● SET TASK A: From the page about Kabir Padavali, name the translators whose English versions the composer worked from.

● GIVEN PASSAGE:
Expand
  • Find us on Facebook
  • Follow us on Twitter
  • Follow us on Instagram
  • View Our YouTube Channel
  • Listen on Spotify
  • View our scores on nkoda
Music Text

Kabir

Scoring

2(II=picc).2.2.2-4.2.3.1-timp.perc(3):BD/claves/slapstick/glsp/
susp.cym/chinese cym/chinese opera gong/maracas/chimes/tam-t/xyl/
antique cym-harp-cel-accordion-strings

Abbreviations (PDF)

Publisher

Boosey & Hawkes (Hendon Music)

Territory
This work is available from Boosey & Hawkes for the world.

Availability

World Premiere
06/01/1999
Minneapolis, MN
Dawn Upshaw, mezzo-soprano / Minnesota Orchestra / David Zinman
Composer's Notes

Commissioned by the Minnesota Orchestra, Kabir Padavali ("Kabir Songbook") was composed for soprano Dawn Upshaw. I completed it on January 12, 1998 at my home in Pittsford, New York.

The great Indian poet Kabir is believed to have lived between 1398 and 1448. I first encountered his poetry in the early 1970s when my study of North Indian classical music yielded numerous songs set to Kabir texts. At that time (1972), I composed a work for soprano and orchestra with the same title as this; however, it was never performed. I resolved then that at some time in the future I would have another "go" at these wonderful poems, and the Minnesota Orchestra commission happily provided me with the opportunity.

I started afresh and—working from English translations by Linda Hess, Robert Bly, and Rabindranath Tagore—selected six poems from scratch. I elected to set them in Hindi, a language that fortunately sounds more often than not reasonably similar to the way it looks, and I owe my deepest thanks to Linda Hess and Douglas Brooks for their help in preparing and providing me with transliterations from Sanskrit. As Kabir neither read nor wrote, his work has depended on centuries of oral tradition for its sustenance; this has naturally led to certain textual problems, and without the help of Ms. Hess and Mr. Brooks, I would have found it impossible to compose this work. Their insights into Kabir's oeuvre and the world in which it was created was also of enormous value.

Listing excerpted from a collection:
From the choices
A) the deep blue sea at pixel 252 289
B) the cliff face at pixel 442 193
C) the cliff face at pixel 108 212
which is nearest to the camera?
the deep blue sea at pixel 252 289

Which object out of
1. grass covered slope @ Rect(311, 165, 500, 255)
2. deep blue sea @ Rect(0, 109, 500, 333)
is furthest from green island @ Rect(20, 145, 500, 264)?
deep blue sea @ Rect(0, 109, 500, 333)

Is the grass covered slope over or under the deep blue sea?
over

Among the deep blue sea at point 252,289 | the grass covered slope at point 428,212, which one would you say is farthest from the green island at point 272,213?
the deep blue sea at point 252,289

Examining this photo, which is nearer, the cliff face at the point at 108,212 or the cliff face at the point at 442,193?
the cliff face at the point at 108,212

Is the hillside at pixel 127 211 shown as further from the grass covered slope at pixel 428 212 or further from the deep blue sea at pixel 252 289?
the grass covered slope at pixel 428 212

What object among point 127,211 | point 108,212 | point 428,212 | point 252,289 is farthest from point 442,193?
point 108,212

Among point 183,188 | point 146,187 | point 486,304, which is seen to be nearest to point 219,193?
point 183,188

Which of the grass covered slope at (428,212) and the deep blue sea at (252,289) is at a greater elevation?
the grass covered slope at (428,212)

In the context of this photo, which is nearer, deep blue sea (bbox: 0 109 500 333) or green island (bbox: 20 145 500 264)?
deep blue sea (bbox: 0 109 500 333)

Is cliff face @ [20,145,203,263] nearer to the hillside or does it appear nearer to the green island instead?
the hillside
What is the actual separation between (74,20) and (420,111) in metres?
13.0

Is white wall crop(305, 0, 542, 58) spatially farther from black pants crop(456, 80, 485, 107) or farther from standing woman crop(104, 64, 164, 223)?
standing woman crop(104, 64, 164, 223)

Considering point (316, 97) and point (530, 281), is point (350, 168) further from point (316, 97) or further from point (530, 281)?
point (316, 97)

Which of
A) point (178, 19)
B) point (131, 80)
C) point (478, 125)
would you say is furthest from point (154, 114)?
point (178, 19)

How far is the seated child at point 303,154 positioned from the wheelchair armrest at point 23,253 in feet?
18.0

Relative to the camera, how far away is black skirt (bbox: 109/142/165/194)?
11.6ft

● SET TASK B: Please turn the lines of the listing, starting with the line that contains "Which of the" and going on through the end of the listing, into a numbered list without the blank lines.

● RESPONSE A: Linda Hess, Robert Bly, Rabindranath Tagore

● RESPONSE B:
1. Which of the grass covered slope at (428,212) and the deep blue sea at (252,289) is at a greater elevation?
2. the grass covered slope at (428,212)
3. In the context of this photo, which is nearer, deep blue sea (bbox: 0 109 500 333) or green island (bbox: 20 145 500 264)?
4. deep blue sea (bbox: 0 109 500 333)
5. Is cliff face @ [20,145,203,263] nearer to the hillside or does it appear nearer to the green island instead?
6. the hillside
7. What is the actual separation between (74,20) and (420,111) in metres?
8. 13.0
9. Is white wall crop(305, 0, 542, 58) spatially farther from black pants crop(456, 80, 485, 107) or farther from standing woman crop(104, 64, 164, 223)?
10. standing woman crop(104, 64, 164, 223)
11. Considering point (316, 97) and point (530, 281), is point (350, 168) further from point (316, 97) or further from point (530, 281)?
12. point (316, 97)
13. Which of
14. A) point (178, 19)
15. B) point (131, 80)
16. C) point (478, 125)
17. would you say is furthest from point (154, 114)?
18. point (178, 19)
19. How far is the seated child at point 303,154 positioned from the wheelchair armrest at point 23,253 in feet?
20. 18.0
21. Relative to the camera, how far away is black skirt (bbox: 109/142/165/194)?
22. 11.6ft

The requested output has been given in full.